How, when and why? A child’s body found in a cooler in 2016

T.K. was around 4 years old. Her death is considered suspicious but few answers have emerged.

EVERETT — The little girl’s remains were found in October 2016.

A search warrant led police to her body, in a red plastic cooler filled with concrete at the family’s south Everett mobile home.

She was identified in public records only as “T.K.” Her exact age was unclear, as was how she died and when.

Later, her full name was included in the annual report of homicides in Snohomish County.

Two years have passed, and the case at the sheriff’s office is still open. No charges have been filed in the girl’s disappearance, though T.K.’s parents repeatedly have appeared in other court cases involving their children.

Since the body was found, state social workers convened a group to conduct a fatality review of her case. That step is required by Washington law under some circumstances, including if the child received state services in the year before the death and if there are suspicions of abuse or neglect.

The panel found multiple instances in which the interactions between social services and T.K.’s family could have been conducted differently. However, it did not find evidence of what the state calls “critical errors” by employees.

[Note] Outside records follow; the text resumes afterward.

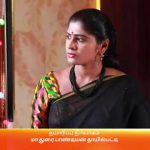 Rajamagal 6th May 2021 Full Episode 341 Watch Online gillitv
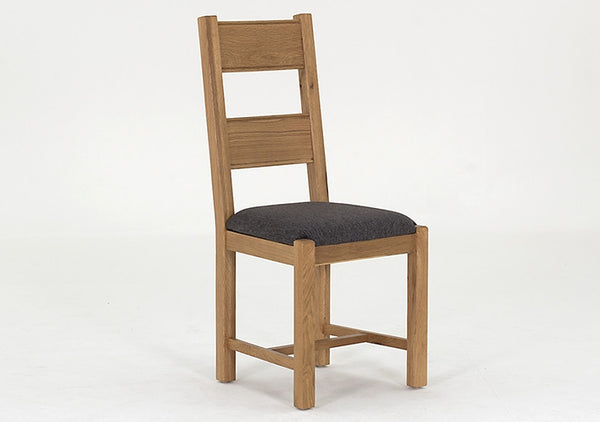 Broughton Light Oak Dining Chair - Grey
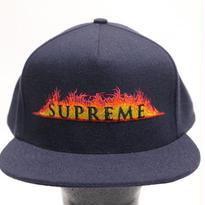 Supreme 2017S/S ANNIHILATION 5-PANEL CAP BLACK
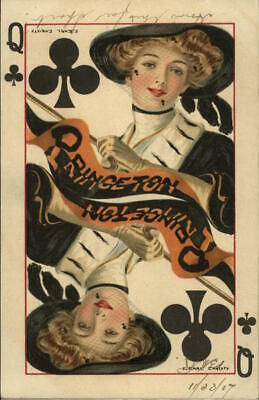 College Girl 1908 F. Earl Christy Rare: Princeton Queen of Spades College Queens
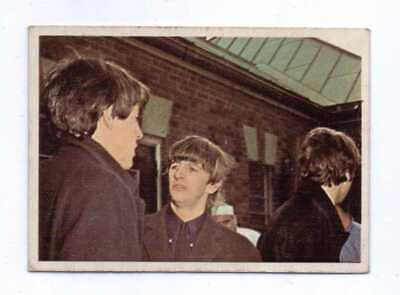 $0.99 • Buy 1964 Topps Beatles Color Cards #57 Ex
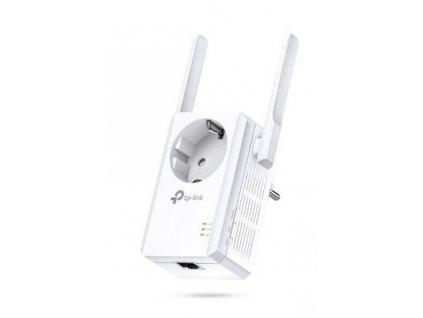 TP-Link TL-WA860RE | Bezdrátový opakovač Wi-Fi signálu s funkcí AP, 300 Mbit/s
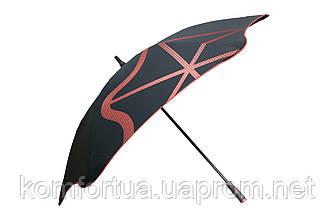 Зонт-трость Blant Golf G1 Red механический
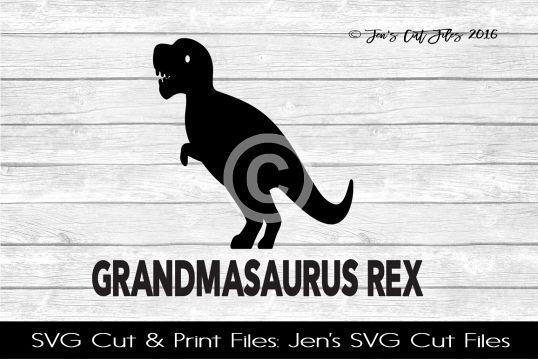 Grandmasaurus SVG Cut File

At the time, the state Children’s Administration conducted such panels on fatalities as a division of the Department of Social and Health Services. That work now falls under the recently created Department of Children, Youth and Families.

The seven-page report on T.K.’s death is a public record, though large sections of the text are redacted.

Complicated

Little is known about her life.

She was born in May 2007. Her birth certificate didn’t list a father.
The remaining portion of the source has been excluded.